Date Posted: 2004-09-03

A family night out? Sounds great!

A chance to experience Okinawan culture close up? And authentic Okinawan foods, too?

And at a reasonable price? Really?!?

Absolutely true. A great restaurant offering delicious dinner sets, plus entertainment, at a price that won’t break your bank.

Yotsudake is an Okinawa restaurant now in its 29th year of offering dining and cultural experiences for tourists and Okinawans alike. Located on Kokusai Street in downtown Naha, Yotsudake promises customers a wonderful evening not easily forgotten.

It’s dinner theater, with the musicians and dancers practically sitting in your lap. So close, in fact, you may be tempted to share your dinner.

The restaurant features two 40-minute traditional Okinawa shows each evening, at 6:30 and 8:30pm. On stage, dancers take you through some of Okinawa’s most cherished musical numbers, while musicians off to the side skillfully entertain with the taiko drums. Among the musical instruments played by the dancers is the restaurant’s namesake, the yotsudake, made from bamboo.

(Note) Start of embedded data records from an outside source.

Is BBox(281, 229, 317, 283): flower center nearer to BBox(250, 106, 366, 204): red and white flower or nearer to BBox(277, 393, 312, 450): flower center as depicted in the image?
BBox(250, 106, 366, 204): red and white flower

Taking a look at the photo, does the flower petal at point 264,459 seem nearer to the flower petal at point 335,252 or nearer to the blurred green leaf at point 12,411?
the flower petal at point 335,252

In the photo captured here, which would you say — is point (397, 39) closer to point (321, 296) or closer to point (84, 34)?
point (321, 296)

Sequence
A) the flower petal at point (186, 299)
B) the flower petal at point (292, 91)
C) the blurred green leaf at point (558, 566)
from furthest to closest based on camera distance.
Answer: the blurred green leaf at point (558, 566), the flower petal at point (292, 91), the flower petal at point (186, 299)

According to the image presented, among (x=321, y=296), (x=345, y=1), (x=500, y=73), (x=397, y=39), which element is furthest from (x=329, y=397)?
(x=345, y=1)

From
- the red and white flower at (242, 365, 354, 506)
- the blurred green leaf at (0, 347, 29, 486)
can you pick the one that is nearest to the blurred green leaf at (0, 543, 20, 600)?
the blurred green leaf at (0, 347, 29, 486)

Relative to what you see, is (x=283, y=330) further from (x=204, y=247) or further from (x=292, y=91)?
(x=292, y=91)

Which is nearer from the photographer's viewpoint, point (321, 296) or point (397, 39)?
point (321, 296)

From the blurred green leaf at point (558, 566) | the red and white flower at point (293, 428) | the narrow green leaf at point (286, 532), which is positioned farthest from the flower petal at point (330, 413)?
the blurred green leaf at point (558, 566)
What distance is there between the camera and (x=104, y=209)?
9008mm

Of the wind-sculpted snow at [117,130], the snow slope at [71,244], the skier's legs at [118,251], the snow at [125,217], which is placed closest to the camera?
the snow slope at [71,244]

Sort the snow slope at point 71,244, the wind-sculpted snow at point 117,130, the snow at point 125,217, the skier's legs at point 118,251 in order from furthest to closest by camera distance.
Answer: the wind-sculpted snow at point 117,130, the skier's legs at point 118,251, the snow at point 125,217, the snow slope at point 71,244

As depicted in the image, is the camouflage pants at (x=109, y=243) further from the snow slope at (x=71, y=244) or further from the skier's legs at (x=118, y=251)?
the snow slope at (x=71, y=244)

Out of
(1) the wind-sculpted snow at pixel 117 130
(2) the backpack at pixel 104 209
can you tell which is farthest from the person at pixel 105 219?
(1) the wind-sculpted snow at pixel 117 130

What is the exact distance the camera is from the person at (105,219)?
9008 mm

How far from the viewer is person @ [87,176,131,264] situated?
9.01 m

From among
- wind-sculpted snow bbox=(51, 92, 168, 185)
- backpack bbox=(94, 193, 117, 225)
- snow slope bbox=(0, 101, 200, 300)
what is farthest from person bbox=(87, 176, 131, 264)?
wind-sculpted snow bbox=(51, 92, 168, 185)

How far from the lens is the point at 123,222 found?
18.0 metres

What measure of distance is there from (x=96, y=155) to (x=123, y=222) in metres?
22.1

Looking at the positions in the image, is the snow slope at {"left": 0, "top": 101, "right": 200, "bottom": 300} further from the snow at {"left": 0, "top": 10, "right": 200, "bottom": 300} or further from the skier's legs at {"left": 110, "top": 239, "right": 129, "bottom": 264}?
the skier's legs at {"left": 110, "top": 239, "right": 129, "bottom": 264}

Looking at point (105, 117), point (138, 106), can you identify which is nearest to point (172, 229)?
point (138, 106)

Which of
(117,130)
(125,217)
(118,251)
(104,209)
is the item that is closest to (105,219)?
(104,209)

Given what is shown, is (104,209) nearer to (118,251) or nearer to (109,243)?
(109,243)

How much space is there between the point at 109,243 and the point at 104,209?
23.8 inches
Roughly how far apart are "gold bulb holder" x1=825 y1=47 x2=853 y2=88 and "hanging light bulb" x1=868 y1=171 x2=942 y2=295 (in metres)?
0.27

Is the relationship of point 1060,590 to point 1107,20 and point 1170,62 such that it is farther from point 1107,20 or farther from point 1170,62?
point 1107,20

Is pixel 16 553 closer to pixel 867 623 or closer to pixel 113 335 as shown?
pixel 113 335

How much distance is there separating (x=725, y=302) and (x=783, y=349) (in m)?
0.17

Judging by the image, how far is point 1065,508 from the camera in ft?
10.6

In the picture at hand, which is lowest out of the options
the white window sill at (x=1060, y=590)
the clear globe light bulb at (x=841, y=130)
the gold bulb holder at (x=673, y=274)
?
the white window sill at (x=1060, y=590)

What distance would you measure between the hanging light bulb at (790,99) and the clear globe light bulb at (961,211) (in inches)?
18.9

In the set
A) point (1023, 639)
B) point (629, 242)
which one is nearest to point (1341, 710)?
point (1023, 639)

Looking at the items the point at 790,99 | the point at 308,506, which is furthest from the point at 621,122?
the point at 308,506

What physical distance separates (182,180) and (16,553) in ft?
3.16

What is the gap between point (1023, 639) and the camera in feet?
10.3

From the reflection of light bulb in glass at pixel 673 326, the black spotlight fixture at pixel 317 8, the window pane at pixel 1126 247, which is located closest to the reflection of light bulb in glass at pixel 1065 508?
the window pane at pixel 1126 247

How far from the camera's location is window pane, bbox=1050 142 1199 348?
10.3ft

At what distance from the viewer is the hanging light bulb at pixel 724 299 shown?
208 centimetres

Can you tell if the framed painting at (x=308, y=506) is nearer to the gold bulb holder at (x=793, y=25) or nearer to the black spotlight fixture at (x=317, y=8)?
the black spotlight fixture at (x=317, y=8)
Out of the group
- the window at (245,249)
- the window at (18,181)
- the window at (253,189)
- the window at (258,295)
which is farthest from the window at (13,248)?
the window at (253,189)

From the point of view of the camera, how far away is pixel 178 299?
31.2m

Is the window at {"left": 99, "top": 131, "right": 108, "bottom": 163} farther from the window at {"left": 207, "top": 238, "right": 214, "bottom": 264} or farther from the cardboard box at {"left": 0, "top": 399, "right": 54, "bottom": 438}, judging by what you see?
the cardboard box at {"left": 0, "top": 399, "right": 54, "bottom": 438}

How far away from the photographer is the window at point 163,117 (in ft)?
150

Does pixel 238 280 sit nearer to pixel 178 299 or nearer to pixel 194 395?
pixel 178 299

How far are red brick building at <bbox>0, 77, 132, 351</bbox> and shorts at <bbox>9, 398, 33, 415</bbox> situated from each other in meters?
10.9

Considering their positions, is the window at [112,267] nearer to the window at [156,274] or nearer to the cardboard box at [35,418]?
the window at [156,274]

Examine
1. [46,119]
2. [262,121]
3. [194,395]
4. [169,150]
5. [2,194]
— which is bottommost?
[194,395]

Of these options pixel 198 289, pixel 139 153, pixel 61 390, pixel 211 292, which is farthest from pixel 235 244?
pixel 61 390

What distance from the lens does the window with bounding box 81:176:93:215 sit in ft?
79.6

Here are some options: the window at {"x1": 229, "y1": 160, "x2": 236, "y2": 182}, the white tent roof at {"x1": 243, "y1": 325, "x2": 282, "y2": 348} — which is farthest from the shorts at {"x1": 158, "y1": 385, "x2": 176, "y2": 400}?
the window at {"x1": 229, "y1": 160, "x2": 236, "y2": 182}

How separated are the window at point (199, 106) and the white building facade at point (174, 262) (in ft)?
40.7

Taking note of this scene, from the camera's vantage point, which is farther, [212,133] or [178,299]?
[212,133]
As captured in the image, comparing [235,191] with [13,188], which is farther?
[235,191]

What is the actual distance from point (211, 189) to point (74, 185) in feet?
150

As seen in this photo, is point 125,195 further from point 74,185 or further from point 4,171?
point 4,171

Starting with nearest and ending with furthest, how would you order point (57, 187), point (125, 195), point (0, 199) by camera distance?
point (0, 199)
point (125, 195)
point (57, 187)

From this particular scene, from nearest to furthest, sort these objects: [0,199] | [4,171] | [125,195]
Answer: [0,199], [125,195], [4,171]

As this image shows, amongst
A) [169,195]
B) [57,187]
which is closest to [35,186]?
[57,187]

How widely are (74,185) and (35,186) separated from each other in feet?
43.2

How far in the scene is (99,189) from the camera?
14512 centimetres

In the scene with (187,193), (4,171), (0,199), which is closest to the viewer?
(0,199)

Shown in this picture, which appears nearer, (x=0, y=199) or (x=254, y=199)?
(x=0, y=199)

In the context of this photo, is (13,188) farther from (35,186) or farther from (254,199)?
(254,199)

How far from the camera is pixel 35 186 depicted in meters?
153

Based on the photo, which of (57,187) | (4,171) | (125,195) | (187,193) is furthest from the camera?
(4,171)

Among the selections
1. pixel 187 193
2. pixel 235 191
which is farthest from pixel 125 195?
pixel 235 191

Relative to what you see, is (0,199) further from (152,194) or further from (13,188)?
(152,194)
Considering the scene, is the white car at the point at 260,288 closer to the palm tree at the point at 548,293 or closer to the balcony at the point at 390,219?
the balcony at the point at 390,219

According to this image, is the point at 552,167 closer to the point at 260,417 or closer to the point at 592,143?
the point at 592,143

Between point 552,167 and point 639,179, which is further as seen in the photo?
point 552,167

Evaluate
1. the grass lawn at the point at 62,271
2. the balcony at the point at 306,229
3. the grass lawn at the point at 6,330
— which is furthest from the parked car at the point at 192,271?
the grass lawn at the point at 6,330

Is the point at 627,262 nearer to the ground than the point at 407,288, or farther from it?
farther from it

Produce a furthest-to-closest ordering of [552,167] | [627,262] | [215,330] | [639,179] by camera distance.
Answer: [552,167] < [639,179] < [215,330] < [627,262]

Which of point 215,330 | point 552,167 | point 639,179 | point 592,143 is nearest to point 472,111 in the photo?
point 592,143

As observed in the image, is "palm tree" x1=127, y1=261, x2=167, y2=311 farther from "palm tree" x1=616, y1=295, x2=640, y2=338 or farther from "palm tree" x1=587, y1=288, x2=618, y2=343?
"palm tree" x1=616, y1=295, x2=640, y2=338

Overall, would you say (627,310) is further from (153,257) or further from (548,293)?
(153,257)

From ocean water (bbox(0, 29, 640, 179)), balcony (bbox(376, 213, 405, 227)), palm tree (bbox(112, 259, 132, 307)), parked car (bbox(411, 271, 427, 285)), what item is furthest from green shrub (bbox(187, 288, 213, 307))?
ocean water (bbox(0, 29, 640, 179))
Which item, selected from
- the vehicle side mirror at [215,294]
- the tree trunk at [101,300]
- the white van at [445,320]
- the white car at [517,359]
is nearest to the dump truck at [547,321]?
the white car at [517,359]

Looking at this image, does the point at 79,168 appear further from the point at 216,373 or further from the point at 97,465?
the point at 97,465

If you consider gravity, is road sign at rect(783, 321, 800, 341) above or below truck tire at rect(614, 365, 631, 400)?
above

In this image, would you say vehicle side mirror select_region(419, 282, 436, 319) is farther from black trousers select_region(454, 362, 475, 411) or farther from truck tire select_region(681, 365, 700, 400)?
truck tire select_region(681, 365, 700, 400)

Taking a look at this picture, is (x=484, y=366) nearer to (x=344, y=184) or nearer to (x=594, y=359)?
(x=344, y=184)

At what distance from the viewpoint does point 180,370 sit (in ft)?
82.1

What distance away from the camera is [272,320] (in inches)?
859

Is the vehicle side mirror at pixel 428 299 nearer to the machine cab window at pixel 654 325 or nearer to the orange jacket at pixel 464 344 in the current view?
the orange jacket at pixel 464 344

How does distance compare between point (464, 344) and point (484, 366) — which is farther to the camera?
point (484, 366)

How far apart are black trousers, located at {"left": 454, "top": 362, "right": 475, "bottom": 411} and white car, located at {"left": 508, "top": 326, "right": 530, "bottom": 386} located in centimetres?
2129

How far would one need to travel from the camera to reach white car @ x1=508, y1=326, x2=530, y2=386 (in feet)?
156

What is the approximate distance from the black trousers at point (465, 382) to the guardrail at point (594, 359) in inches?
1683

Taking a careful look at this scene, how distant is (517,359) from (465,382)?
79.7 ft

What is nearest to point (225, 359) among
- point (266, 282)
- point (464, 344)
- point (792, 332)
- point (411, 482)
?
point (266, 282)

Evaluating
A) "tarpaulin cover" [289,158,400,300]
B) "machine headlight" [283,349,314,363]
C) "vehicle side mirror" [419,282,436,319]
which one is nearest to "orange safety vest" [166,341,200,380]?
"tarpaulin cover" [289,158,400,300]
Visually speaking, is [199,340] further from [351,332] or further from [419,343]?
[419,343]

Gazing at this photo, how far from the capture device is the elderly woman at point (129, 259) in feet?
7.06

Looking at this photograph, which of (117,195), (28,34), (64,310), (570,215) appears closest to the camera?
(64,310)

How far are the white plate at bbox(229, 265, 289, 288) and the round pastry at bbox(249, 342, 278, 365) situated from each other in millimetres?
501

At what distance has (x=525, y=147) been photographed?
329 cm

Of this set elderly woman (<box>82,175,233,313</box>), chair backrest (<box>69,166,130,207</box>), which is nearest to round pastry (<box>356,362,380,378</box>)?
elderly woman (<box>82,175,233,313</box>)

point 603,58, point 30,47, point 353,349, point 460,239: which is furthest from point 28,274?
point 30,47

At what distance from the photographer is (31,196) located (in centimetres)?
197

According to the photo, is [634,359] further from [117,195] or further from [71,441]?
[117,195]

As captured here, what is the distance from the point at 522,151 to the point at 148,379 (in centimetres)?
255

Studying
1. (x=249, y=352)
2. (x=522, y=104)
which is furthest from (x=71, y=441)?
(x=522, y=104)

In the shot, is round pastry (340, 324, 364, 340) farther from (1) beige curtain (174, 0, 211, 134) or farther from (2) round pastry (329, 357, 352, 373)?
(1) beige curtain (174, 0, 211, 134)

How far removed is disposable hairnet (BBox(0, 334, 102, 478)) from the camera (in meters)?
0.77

Dinner selections are easy, as Yotsudake offers four sets, at four prices. A simple light course features 12 items at ¥3,675. A second, at ¥4,200, has 14 foods, while the ¥5,250 offering consists of 17 different items. A lobster-driven top set with 18 varied foods runs ¥8,400.

For our evening, we chose one ¥3,675 and one ¥5,250 set, then shared, maneuvering chopsticks back and forth. It was as much an experience for my dining companion as it may be for you. A visitor to Okinawa from Hokkaido, many of the foods were a “first time” adventure for her. Okinawa cuisine is, simply, Okinawan.

Fish, pork and tofu are the predominant foods in Okinawa cooking, and at Yotsudake, you get a chance to taste a lot of different foods. Rice, various forms of pork, dried and fried fish, sweet potato and tofu are featured in all sets. The starter salad with the slightly crunchy texture is mimi-ga, made with pig’s ear. The other unusual (for foreigners, anyway) item is the nakami no sui mono, a soup with pork intestines. Both are delicious, and worth the time to taste.

My favorite is lafutei, a wonderfully tasty slab of baked pork, which Yotsudake does very well. Pineapple is served for dessert.

All meals are served with hot and cold tea. Alcoholic beverages, including awamori and beer, are readily available.

For the kids, there are several sets ranging from ¥2,000~4,000. One set, headlined by hamburger, is geared to the western kids’ tastebuds.

Reservations are recommended. Call Tony at 933-1152 and book your evening. We recommend arriving about thirty minutes before the show to get a good seat closest to the stage.

Getting to Yotsudake is easy. Take Highway 58 south from the bases to Naha, turning left at Kumoji intersection, where the signs tell you to go to Kokusai. At Ryubo Department Store, turn left onto Kokusai. Parking is always an issue, so begin looking for a blue P sign as you head north on Kokusai. Yotsudake is just past the second traffic light, on second floor. Look for Kokusai Plaza Hotel on the right at traffic light. The restaurant is across the intersection, marked with a big red sign.